(Kaynak metin):
* * * * *

Bilimkurgu olayı
Oldum olası bilimkurgu haberlerini uçuk bulmuşumdur.. Uzay teknolojisindeki son gelişmeyi bana anlatın, hiç inanasım gelmez. Lakin Eba Müslim Horosani'nin bir vuruşta 70 haricinin kellesini koparması çok inandırıcı gelir..
Gündem dışı yazmanın bazen sınırsız keyfini yaşıyorum, bazen de kendi gündemimi yaratamadığım için üçüncü dereceden bunalım yaşıyorum.. Dün öyle oldu mesela..
Masanın üzerinde Galatasaraylı Suat'tan gelen bir telefon notu var.. Aramamı istemiş.. Hemen yanında da fantazi müziğini sevenlerin iyi tanıdığı Coşkun Sabah'ın faksı..
Ben Suat'ın kafasındaki Amazon gürlüğüne bakıp "Bu kadar saçı ektirmiş olamaz, peruktur.." diye iddia ettim ya! Coşkun Sabah bana laf yetiştiriyor.. "O saçları biz diktik, şöyle başarılı oldu, böyle başarılı oldu.." mealinde bir faks..

* * * * *

(Yapılacaklar):
**A)** Bilimkurgu yazısına göre masanın üzerindeki telefon notu kimden gelmiş?
**B)** Bilimkurgu yazısının "Bilimkurgu olayı" ile "mealinde bir faks.." arasındaki bölümünü, bu iki ifade de dahil olmak üzere birebir kopyalayın.
**C)** Suat'ın saçları ve Coşkun Sabah'ın faksı üzerine süren bilimkurgu yazısının devamını getirin.

(Bir veri kümesinden satırlar)
* * * * *

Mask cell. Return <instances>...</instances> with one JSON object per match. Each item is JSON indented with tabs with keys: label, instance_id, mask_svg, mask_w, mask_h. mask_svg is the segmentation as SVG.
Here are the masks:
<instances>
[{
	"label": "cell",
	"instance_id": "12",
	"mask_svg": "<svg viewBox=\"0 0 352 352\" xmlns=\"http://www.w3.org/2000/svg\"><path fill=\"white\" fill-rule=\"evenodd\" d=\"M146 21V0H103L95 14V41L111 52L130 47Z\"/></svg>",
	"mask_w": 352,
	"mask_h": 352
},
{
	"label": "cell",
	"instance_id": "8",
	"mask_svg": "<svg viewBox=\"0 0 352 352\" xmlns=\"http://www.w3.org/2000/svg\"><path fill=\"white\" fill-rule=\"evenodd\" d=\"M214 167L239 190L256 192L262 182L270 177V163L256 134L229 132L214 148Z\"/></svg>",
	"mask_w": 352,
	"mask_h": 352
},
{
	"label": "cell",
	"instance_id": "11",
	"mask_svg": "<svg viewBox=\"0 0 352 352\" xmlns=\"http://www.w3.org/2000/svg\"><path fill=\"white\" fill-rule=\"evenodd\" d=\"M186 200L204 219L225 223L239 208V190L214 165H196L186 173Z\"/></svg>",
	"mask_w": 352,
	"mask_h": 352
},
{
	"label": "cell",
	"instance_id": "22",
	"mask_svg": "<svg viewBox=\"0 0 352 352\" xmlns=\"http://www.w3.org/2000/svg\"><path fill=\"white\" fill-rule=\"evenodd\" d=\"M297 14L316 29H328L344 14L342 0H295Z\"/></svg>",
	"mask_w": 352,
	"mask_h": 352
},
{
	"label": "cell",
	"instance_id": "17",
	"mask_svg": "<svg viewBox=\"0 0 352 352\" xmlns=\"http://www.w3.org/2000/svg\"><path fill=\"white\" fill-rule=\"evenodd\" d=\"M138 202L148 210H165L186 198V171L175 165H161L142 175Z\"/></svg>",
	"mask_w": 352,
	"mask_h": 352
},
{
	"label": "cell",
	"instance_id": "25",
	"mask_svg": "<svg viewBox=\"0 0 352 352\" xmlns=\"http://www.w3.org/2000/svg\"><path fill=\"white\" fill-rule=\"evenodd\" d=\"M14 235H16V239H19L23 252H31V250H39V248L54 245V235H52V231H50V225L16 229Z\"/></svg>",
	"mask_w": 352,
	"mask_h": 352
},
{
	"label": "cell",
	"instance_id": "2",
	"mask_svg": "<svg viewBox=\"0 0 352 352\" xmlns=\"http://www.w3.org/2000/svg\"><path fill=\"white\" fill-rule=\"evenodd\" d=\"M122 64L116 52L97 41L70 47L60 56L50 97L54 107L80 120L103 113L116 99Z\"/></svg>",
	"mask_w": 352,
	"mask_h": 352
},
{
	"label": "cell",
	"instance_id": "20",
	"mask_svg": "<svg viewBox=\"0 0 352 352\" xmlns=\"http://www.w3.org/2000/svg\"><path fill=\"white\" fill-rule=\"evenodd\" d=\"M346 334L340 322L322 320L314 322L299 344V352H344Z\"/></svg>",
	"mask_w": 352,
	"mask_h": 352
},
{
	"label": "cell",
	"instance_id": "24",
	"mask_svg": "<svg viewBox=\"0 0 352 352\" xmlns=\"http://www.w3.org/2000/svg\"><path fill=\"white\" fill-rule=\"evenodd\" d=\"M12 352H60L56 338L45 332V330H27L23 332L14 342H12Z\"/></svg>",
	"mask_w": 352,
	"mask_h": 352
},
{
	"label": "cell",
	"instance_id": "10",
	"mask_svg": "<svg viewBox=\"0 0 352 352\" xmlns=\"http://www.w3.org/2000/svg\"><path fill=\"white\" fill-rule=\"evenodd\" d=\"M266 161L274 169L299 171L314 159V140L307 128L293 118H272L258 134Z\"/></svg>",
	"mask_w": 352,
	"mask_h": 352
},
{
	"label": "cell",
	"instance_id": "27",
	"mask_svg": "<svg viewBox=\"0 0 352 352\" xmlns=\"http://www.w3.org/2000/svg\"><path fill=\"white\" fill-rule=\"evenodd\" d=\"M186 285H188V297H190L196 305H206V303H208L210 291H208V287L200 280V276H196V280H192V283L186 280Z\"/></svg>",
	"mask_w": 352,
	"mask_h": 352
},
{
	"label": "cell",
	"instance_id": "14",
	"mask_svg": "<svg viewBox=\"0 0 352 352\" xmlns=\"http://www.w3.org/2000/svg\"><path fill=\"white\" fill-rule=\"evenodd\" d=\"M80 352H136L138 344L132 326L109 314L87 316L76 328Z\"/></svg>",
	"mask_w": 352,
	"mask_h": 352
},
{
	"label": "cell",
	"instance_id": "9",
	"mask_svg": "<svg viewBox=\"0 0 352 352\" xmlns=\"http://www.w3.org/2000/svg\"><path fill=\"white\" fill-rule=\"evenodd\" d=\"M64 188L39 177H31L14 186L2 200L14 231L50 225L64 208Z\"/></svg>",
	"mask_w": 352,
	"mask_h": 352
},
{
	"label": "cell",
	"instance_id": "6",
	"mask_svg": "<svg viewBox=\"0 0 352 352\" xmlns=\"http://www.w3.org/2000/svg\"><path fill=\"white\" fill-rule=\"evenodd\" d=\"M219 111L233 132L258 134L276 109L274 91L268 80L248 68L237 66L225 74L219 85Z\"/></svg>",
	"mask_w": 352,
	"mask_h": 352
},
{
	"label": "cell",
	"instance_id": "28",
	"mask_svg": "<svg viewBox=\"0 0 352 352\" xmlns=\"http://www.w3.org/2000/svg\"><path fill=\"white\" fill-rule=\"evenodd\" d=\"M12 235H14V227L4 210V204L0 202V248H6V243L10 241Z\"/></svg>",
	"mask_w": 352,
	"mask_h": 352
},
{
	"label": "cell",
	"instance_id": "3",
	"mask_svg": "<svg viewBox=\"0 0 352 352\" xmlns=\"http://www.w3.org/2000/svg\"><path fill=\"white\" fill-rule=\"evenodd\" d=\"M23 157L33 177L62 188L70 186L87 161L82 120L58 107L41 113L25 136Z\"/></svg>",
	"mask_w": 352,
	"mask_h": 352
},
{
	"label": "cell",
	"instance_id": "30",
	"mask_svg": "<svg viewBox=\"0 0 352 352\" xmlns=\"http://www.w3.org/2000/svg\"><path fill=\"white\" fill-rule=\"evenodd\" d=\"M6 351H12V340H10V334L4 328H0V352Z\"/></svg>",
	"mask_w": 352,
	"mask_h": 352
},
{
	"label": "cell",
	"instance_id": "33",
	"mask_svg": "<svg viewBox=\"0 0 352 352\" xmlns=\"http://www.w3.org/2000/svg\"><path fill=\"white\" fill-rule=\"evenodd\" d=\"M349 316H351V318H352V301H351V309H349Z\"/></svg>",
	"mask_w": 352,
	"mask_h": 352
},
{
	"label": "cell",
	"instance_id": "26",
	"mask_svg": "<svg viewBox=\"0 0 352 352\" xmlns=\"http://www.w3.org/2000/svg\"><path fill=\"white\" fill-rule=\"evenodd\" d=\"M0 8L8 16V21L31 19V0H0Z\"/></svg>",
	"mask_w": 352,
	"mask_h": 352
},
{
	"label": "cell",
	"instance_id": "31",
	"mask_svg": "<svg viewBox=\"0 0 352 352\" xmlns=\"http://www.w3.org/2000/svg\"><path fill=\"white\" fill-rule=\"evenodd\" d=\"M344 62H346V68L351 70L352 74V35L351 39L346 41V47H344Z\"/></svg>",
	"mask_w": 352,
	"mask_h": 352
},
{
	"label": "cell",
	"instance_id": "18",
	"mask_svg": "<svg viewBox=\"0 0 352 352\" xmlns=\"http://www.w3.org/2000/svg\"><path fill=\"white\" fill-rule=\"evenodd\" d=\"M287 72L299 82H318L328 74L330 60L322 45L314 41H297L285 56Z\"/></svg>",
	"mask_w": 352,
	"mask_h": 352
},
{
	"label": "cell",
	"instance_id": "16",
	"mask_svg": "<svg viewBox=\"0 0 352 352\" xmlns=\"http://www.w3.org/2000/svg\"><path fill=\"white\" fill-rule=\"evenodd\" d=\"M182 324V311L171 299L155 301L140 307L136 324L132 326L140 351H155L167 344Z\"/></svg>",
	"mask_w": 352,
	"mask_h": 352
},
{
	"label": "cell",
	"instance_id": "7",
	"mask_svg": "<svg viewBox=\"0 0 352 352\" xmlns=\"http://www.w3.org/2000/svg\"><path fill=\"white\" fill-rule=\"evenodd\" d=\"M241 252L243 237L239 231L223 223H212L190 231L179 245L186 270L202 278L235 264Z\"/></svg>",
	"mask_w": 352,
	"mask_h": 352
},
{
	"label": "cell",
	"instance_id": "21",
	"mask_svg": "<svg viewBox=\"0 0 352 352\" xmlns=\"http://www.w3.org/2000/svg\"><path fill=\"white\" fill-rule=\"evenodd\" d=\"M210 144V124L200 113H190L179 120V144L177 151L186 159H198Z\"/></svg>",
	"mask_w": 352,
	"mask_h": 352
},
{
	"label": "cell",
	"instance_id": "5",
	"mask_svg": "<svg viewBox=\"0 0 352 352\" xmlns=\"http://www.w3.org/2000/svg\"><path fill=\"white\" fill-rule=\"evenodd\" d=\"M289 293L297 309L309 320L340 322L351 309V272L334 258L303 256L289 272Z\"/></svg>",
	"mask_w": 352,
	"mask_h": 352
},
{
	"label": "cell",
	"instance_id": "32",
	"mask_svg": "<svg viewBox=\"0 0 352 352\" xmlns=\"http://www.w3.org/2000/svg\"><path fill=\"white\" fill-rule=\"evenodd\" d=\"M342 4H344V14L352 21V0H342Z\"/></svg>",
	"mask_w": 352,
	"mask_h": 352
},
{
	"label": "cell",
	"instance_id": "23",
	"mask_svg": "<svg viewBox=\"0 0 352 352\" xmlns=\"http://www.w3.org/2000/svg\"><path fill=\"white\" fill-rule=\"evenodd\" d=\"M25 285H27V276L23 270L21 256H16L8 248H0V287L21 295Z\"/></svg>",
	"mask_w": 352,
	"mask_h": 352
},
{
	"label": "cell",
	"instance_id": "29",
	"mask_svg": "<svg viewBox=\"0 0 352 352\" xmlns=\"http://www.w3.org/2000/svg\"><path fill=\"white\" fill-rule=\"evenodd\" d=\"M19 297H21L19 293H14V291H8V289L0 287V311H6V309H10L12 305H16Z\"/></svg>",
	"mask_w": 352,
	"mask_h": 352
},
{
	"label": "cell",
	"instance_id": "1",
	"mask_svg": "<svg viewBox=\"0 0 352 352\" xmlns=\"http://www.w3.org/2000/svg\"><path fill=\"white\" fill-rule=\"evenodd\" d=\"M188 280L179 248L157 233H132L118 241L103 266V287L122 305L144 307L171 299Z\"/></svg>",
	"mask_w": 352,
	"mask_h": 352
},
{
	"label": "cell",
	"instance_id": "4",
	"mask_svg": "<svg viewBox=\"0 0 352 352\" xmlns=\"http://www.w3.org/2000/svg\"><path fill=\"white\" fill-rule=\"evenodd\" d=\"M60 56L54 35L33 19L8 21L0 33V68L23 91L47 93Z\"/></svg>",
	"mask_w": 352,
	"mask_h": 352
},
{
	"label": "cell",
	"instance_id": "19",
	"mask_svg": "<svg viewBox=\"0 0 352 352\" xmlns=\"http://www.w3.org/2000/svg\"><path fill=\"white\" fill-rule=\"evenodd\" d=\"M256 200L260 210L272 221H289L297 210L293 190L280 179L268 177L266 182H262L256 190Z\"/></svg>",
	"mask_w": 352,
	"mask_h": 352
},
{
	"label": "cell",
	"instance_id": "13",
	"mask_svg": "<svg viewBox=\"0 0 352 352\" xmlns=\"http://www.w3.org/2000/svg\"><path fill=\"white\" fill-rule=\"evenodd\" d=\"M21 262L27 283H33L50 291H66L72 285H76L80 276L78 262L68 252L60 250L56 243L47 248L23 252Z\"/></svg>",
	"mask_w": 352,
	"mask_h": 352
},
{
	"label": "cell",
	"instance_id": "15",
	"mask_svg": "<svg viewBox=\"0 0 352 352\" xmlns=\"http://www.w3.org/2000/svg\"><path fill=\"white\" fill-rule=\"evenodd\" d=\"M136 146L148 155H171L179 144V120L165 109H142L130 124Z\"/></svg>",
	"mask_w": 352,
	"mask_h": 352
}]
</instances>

* * * * *

(Sonuçlar):
**A)** Galatasaraylı Suat'tan.

**B)**
Bilimkurgu olayı
Oldum olası bilimkurgu haberlerini uçuk bulmuşumdur.. Uzay teknolojisindeki son gelişmeyi bana anlatın, hiç inanasım gelmez. Lakin Eba Müslim Horosani'nin bir vuruşta 70 haricinin kellesini koparması çok inandırıcı gelir..
Gündem dışı yazmanın bazen sınırsız keyfini yaşıyorum, bazen de kendi gündemimi yaratamadığım için üçüncü dereceden bunalım yaşıyorum.. Dün öyle oldu mesela..
Masanın üzerinde Galatasaraylı Suat'tan gelen bir telefon notu var.. Aramamı istemiş.. Hemen yanında da fantazi müziğini sevenlerin iyi tanıdığı Coşkun Sabah'ın faksı..
Ben Suat'ın kafasındaki Amazon gürlüğüne bakıp "Bu kadar saçı ektirmiş olamaz, peruktur.." diye iddia ettim ya! Coşkun Sabah bana laf yetiştiriyor.. "O saçları biz diktik, şöyle başarılı oldu, böyle başarılı oldu.." mealinde bir faks..

**C)**
Yani "Gel bize, senin de kafayı saç tarımına açalım.." iması..
***
Gerçi Coşkun Sabah'ın faksında açık açık "Senin kelledeki erezyon Suat'ınkinden fazla.." demiyor ama ima var.. Veya hikâyedeki gibi ben işkillendim..
Hani adam karşısındakine küfür ediyormuş.. "Sen var ya sen! Dünyanın en alçak, en şerefsiz, en haysiyetsiz, en pesaye adamısın.." diye sayıp döküyormuş, muhatabı da sakin sakin karşılık veriyormuş:
- "Benimle imalı konuşma.."
Düşünceyi okuyan alet..
Ergun Babahan'ın odasına "birşey denk gelir.." diye gittim.. Denk gelmese bile öyle bunalmışım ki artık kim çıksa karşıma dilime dolayacağım..
İçeri daldım, dünya durdukça pembe kareli gömleğinin ütüsü bozulmayasıca Genel Yayın Müdürüm Zafer Mutlu da orada.. Yazı işlerinden başka arkadaşlar da var..
Bir haberi tartışıyorlar..
Konusunu öğrenmemle tüylerimi diken diken eden haberi dünkü manşette görmüşsünüzdür.. Hani "Düşünceyi okuyan bilgisayar.." yapmışlar, bizimkiler de "Müthiş Buluş" diye vermişler.. İşte o haber!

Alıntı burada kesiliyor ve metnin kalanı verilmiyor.